The Blue Zones Blow Up: Commercialism Runs Amok

By Robert McGarvey

I come not to praise Dan Buttner’s Blue Zones but to bury it – or, rather, the New York Times did the execution and I am here to lament the fading of an idea I have admired and recommended for 15 years.  

The essence of the original Blue Zones story is that Buettner found five discrete communities where the inhabitants live a lot longer than the rest of us.  They are Ikaria (a remote Greek island). Sardinia (the villages up in the mountains), Okinawa, Costa Rica’s Nicoya Peninsula, and Loma Linda CA, a town around 60 miles east of Los Angeles that is distinguished by the fact that 9000 of the 25,000 residents are 7th Day Adventists who are vegetarians and don’t smoke or drink alcohol.

The kicker is that in these communities people are 10 times more likely to reach 100 than the rest of us and they also are generally healthier.

Sadly, the Nicoya Peninsula and Okinawa are fading out of Blue Zones status as the traditional lifestyles are replaced by a 21st century convenience and fast food culture.  But Singapore recently was added and it, interestingly, is not a product of a traditional lifestyle so much as it has been created by a society that seeks to control pretty much everything.

What do residents of the Blue Zones have in common? They eat little meat (maybe once a week), they eat nuts, they drink alcohol in moderation (or not at all), and they get a lot of exercise, not typically in a gym but more commonly as an ordinary part of their lives (walking, gardening, etc).

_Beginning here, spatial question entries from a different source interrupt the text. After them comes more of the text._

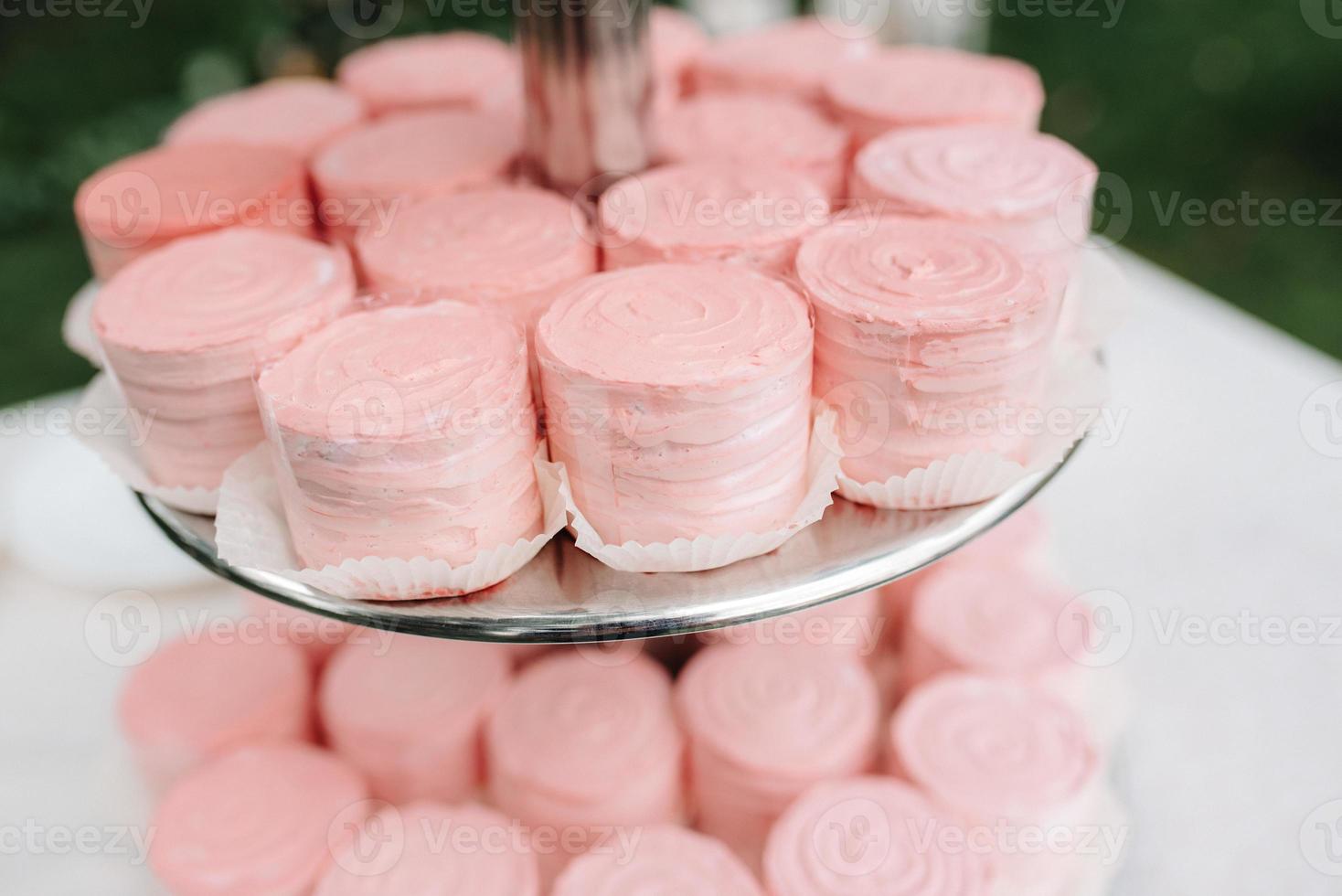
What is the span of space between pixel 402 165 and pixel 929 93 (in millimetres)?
809

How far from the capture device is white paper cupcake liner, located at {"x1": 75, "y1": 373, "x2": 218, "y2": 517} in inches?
47.4

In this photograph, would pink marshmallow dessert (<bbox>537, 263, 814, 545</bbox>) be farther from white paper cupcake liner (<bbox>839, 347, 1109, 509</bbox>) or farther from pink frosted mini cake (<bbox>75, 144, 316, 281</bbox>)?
pink frosted mini cake (<bbox>75, 144, 316, 281</bbox>)

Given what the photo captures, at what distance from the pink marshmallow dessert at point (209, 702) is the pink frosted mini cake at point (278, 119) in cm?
89

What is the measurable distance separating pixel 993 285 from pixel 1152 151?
154 inches

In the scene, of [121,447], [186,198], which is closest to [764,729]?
[121,447]

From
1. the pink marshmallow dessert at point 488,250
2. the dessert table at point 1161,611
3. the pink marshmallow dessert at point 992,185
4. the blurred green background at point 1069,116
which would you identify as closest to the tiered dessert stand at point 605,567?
the pink marshmallow dessert at point 488,250

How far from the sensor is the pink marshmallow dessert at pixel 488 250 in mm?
1239

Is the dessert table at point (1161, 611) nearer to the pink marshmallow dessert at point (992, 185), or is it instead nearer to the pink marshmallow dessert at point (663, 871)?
the pink marshmallow dessert at point (663, 871)

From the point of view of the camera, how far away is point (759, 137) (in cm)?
156

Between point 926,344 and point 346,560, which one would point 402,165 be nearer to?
point 346,560

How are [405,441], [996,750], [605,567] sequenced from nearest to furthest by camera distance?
1. [405,441]
2. [605,567]
3. [996,750]

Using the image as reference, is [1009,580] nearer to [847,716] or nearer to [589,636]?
[847,716]

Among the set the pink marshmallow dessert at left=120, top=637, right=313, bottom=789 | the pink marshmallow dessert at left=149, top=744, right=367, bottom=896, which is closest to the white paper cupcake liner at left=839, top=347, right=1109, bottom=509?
the pink marshmallow dessert at left=149, top=744, right=367, bottom=896

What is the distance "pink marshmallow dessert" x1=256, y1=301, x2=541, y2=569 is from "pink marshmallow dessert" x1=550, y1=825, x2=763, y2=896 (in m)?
0.63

What they don’t do is follow health fads on TikTok, consume “super foods,” frequent expensive “wellness” spas or, really, do much of anything except live the kind of life people in their communities have lived for a very long time.

For me, all this is practical, reasonably easy to follow and it makes good commonsense. So for a decade I’ve tried to live something of a Blue Zones life and it’s not terribly hard to do.  It also has much in common with a traditional Mediterranean Diet so cooking ideas are easy to come by and not expensive to implement.

Where did all this go wrong?  The New York Times story’s subhead points us in a direction: “Communities certified as ‘blue zones,’ a concept that promotes healthy living and longevity, are multiplying, but some wonder if the movement is just another gimmick.”

Some 70 communities in the US have worked with the Blue Zones company to create better, healthier lifestyles for their residents. 

Along the way, a Blue Zones tag has also found its way on cans of beans, bottled teas and frozen burrito bowls.  

Meantime, too, some real estate developers have determined it’s a selling point to be a Blue Zones and so they are claiming.  Noted the New York Times: “in some cases, it appears to be more a marketing strategy than anything else, joining a flurry of real estate certification programs and having little to do with the modest way of life that Blue Zones is meant to reflect.”

Not every community even wants to be a Blue Zone. In South Phoenix, a lower income neighborhood with a majority Hispanic population, there has been a push to implement Blue Zones lifestyles – but that has been met by vocal opposition.  

Said one group of opponents: “The Collaborative for Black & Indigenous Land Restoration and Reparations, is choosing to push against this project that does not share the decision making power with the community it intends to help.”

Here’s my bottomline: I still like and recommend the original Blue Zones concept that the traditional lifestyles of various communities foster longevity.  We can adopt what pieces we want and likely will see some benefits.

But I for one have no intention of buying products that are slapped with a Blue Zones seal of approval, and neither do I want my community (midtown Phoenix) to go all in on a Blue Zones project. And I definitely have no interest in buying a home in a “certified” Blue Zones. If I did I’d probably move to Loma Linda.  But I don’t.

As far as the six Blue Zones, I’m interested in visiting Ikaria but can’t say I’m keen on any of the others.

And I’ll still mainly eat a Blue Zones diet that’s veg forward with sparing intake of meats.

I was walking 5 or 6 miles a day before I stumbled on the Blue Zones and still do.  That won’t stop.

But I won’t try to tell you what to do.

It’s your life, live it your way. 

1 thought on “The Blue Zones Blow Up: Commercialism Runs Amok”

  1. I agree with you 100%. I’ve been living pretty much the same way you describe for 13 years, and my health has been excellent. I love to cook, I make my own sourdough breads, and I don’t eat processed foods. I’m 82 years old, still working part-time, and enjoying the benefits of core concepts.

    All the marketing going on now should be trashed at best, or at least ignored — which is the main point of your column.